--- Start of Stored rows ---
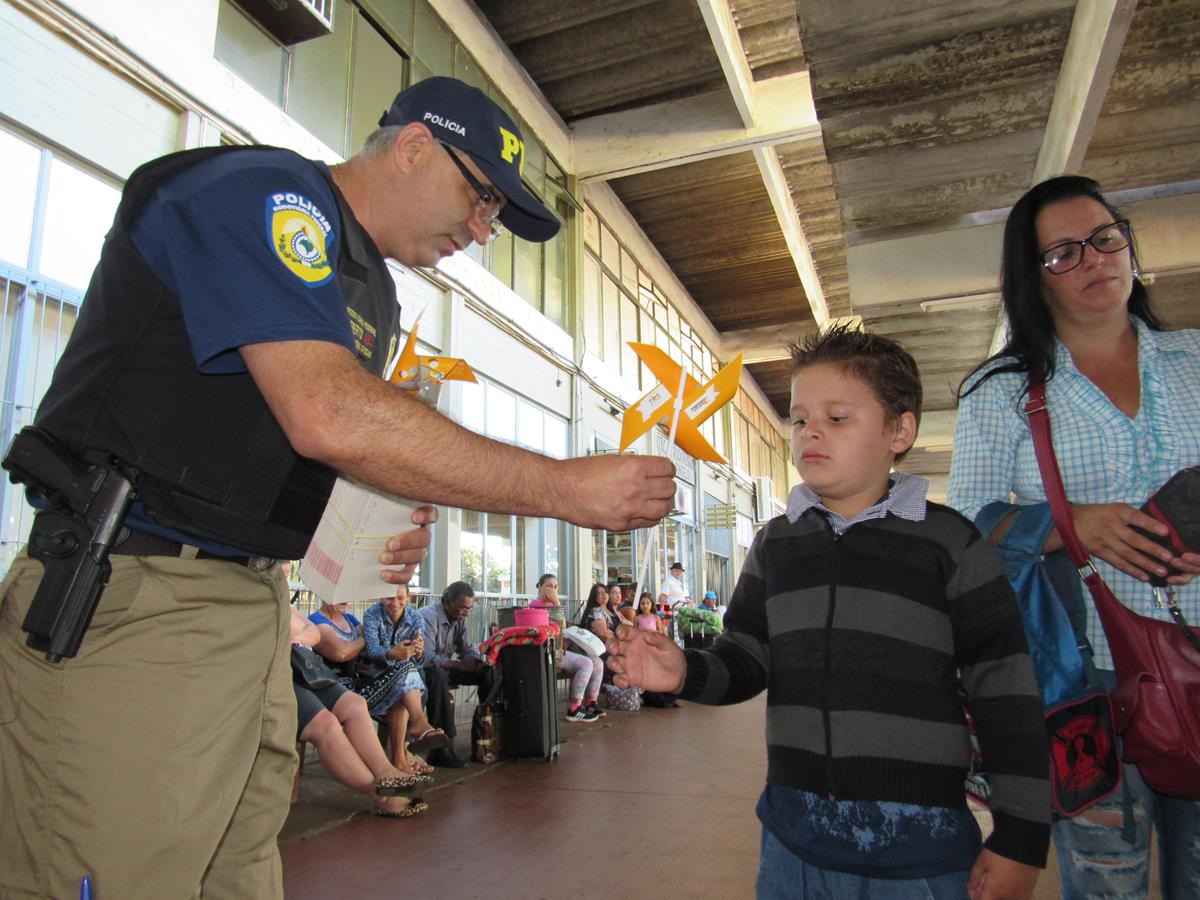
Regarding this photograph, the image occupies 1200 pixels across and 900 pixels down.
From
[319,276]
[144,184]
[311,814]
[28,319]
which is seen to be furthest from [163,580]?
[28,319]

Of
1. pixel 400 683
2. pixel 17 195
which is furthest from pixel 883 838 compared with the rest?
pixel 17 195

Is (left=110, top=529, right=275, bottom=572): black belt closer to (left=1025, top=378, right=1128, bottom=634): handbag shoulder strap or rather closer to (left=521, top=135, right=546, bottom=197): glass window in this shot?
(left=1025, top=378, right=1128, bottom=634): handbag shoulder strap

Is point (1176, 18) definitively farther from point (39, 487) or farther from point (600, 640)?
point (600, 640)

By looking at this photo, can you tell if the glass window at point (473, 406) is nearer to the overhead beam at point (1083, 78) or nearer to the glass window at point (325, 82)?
the glass window at point (325, 82)

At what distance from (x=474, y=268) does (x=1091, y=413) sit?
8714 millimetres

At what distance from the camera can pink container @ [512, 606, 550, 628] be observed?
668 centimetres

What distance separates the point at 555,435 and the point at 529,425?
0.94 m

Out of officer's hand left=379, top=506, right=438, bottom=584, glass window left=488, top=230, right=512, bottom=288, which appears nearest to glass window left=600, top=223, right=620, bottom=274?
glass window left=488, top=230, right=512, bottom=288

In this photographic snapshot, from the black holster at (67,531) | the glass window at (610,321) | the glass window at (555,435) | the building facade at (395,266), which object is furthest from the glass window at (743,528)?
the black holster at (67,531)

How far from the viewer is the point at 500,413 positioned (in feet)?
34.0

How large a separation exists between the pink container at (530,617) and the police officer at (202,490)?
532 centimetres

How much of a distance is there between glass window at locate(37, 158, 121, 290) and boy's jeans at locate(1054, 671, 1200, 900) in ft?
18.9

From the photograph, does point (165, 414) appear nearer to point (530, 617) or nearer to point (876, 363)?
point (876, 363)

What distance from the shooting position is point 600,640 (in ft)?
29.1
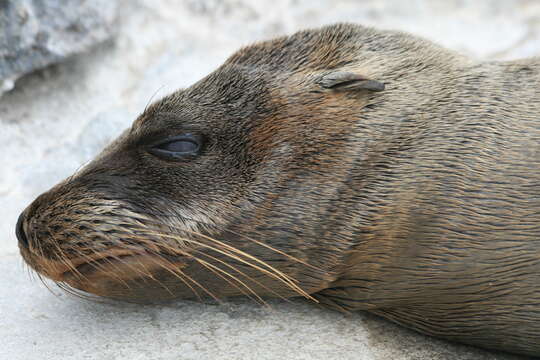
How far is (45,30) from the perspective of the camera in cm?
521

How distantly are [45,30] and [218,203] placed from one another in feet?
8.67

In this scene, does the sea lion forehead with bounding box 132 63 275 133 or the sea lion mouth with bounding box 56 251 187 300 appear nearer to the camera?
the sea lion mouth with bounding box 56 251 187 300

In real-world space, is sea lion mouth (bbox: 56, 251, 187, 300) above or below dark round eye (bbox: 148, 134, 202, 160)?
below

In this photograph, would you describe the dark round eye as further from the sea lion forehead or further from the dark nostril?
the dark nostril

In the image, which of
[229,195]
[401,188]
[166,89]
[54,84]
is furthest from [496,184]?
[54,84]

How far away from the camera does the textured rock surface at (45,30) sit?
16.4ft

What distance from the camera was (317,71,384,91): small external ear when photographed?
3412mm

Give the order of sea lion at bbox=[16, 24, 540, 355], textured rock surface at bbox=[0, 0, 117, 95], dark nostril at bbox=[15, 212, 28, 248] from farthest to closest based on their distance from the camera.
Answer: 1. textured rock surface at bbox=[0, 0, 117, 95]
2. dark nostril at bbox=[15, 212, 28, 248]
3. sea lion at bbox=[16, 24, 540, 355]

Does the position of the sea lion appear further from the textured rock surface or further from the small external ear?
the textured rock surface

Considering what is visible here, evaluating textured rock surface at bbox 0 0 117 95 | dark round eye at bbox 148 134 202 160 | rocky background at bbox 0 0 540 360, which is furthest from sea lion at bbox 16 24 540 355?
textured rock surface at bbox 0 0 117 95

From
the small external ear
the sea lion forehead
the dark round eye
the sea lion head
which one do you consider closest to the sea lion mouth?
the sea lion head

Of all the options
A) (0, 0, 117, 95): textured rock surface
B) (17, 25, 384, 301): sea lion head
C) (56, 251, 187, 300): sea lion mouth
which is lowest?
(56, 251, 187, 300): sea lion mouth

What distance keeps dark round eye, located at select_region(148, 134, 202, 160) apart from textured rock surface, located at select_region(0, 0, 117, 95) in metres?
2.16

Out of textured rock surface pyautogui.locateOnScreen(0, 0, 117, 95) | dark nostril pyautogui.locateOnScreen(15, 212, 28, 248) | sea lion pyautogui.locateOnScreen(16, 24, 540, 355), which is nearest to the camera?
sea lion pyautogui.locateOnScreen(16, 24, 540, 355)
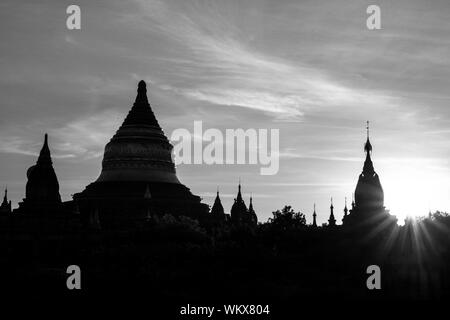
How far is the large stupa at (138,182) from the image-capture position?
10138cm

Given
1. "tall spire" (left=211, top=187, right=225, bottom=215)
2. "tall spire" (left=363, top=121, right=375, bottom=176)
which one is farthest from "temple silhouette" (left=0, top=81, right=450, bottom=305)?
"tall spire" (left=211, top=187, right=225, bottom=215)

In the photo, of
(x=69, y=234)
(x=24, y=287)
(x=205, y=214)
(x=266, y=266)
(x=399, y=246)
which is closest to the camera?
(x=24, y=287)

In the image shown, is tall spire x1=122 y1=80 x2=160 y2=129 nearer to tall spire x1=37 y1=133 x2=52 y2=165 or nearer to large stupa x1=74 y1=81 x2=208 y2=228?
large stupa x1=74 y1=81 x2=208 y2=228

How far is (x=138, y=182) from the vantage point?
108125 mm

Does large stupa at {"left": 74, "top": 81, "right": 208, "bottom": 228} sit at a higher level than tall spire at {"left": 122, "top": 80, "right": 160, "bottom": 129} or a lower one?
lower

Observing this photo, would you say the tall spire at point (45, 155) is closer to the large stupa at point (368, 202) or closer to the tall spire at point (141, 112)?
the tall spire at point (141, 112)

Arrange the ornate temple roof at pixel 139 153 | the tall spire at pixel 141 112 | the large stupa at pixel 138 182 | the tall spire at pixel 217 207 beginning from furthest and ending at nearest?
the tall spire at pixel 217 207 < the tall spire at pixel 141 112 < the ornate temple roof at pixel 139 153 < the large stupa at pixel 138 182

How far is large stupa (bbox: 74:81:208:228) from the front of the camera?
10138 cm

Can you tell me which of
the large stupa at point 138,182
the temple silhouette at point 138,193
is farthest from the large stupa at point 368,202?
the large stupa at point 138,182
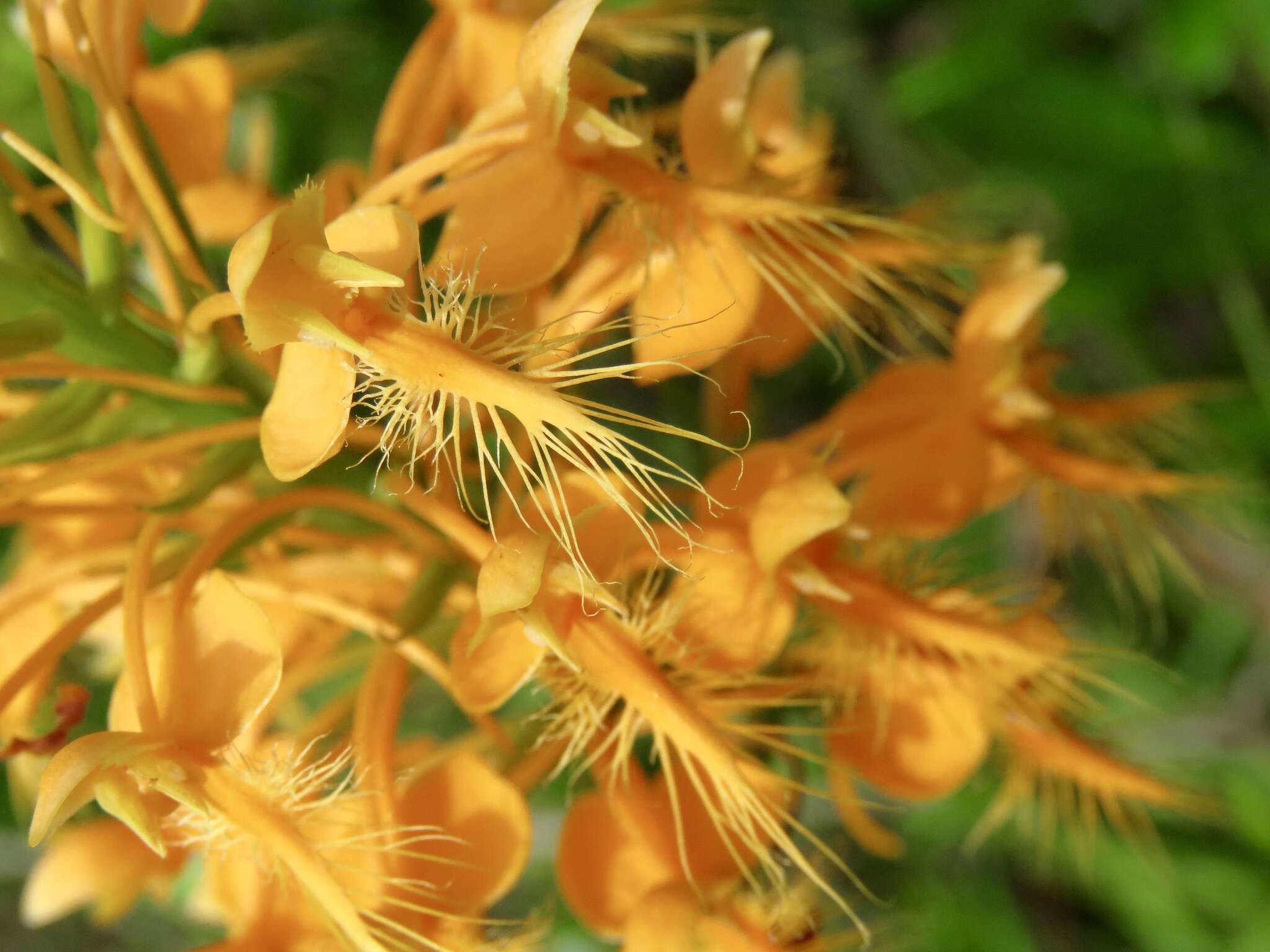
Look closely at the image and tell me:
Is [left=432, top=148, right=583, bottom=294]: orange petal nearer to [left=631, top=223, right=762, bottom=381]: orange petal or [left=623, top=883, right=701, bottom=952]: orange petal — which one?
[left=631, top=223, right=762, bottom=381]: orange petal

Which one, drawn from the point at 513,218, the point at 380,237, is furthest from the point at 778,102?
the point at 380,237

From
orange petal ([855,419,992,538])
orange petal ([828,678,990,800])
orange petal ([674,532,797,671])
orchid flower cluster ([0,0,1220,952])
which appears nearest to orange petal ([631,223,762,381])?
orchid flower cluster ([0,0,1220,952])

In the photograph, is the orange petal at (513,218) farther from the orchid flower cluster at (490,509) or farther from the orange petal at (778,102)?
the orange petal at (778,102)

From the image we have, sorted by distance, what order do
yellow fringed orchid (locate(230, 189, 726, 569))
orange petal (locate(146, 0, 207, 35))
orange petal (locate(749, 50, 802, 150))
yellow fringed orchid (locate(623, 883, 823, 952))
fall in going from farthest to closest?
orange petal (locate(749, 50, 802, 150)) → orange petal (locate(146, 0, 207, 35)) → yellow fringed orchid (locate(623, 883, 823, 952)) → yellow fringed orchid (locate(230, 189, 726, 569))

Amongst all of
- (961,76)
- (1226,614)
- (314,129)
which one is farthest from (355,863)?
(1226,614)

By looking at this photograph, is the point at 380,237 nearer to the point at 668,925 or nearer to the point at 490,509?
the point at 490,509

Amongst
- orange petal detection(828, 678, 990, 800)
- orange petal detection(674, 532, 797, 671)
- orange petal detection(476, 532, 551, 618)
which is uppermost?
orange petal detection(476, 532, 551, 618)
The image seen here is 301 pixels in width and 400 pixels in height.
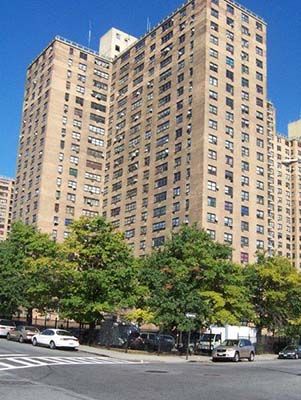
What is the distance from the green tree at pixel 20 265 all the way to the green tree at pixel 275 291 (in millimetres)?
19784

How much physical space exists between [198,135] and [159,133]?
35.2 feet

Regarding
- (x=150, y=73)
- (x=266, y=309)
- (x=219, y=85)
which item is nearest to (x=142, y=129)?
(x=150, y=73)

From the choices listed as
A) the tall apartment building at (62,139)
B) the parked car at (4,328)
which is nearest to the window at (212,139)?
the tall apartment building at (62,139)

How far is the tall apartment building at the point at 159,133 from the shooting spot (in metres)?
82.1

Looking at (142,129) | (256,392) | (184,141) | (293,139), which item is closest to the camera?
(256,392)

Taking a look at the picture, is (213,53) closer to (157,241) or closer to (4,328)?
(157,241)

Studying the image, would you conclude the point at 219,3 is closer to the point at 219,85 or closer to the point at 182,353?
the point at 219,85

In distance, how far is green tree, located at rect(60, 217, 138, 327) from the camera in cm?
3984

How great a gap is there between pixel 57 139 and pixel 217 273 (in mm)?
63154

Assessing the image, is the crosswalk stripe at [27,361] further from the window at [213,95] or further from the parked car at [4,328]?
the window at [213,95]

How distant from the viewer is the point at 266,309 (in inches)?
1997

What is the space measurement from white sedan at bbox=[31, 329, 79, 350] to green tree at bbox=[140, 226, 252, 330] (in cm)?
638

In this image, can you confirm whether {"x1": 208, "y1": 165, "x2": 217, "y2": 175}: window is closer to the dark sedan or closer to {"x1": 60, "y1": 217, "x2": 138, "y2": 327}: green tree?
the dark sedan

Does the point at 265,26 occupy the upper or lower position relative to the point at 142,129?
upper
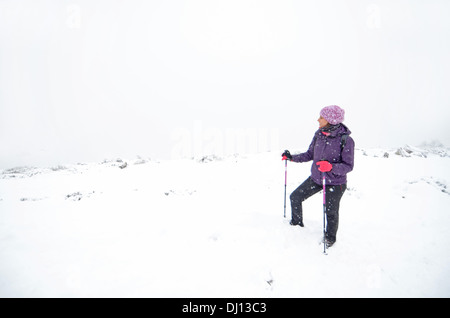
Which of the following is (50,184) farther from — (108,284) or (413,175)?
(413,175)

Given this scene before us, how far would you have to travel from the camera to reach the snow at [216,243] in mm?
3848

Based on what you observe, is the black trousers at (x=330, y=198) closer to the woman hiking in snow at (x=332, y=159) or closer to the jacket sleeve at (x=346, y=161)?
the woman hiking in snow at (x=332, y=159)

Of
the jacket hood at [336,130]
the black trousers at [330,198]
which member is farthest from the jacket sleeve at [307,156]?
the jacket hood at [336,130]

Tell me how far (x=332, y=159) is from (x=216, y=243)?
334 centimetres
--- End of Stored rows ---
> _Exercise details_
In the items above, lay out everything from the line containing "Which one, drawn" down to the line containing "orange petal (locate(749, 50, 802, 150)) →" as a Markdown table. Use the columns Row and Item line, put one line in each row, and leave out blank lines.

> _Solution for this problem_
| Row | Item line |
|---|---|
| 1 | Which one, drawn from the point at 513,218, the point at 380,237, is furthest from the point at 778,102? |
| 2 | the point at 380,237 |
| 3 | From |
| 4 | orange petal ([855,419,992,538]) |
| 5 | orange petal ([828,678,990,800]) |
| 6 | orange petal ([674,532,797,671]) |
| 7 | orchid flower cluster ([0,0,1220,952]) |
| 8 | which appears nearest to orange petal ([631,223,762,381])? |
| 9 | orchid flower cluster ([0,0,1220,952]) |
| 10 | In the photograph, is the orange petal at (513,218) farther from the orchid flower cluster at (490,509) or farther from the orange petal at (778,102)? |
| 11 | the orange petal at (778,102) |
| 12 | From the image we have, sorted by distance, what order do |
| 13 | yellow fringed orchid (locate(230, 189, 726, 569)) |
| 14 | orange petal (locate(146, 0, 207, 35)) |
| 15 | orange petal (locate(749, 50, 802, 150)) |
| 16 | yellow fringed orchid (locate(623, 883, 823, 952)) |
| 17 | fall in going from farthest to closest? |
| 18 | orange petal (locate(749, 50, 802, 150)) → orange petal (locate(146, 0, 207, 35)) → yellow fringed orchid (locate(623, 883, 823, 952)) → yellow fringed orchid (locate(230, 189, 726, 569)) |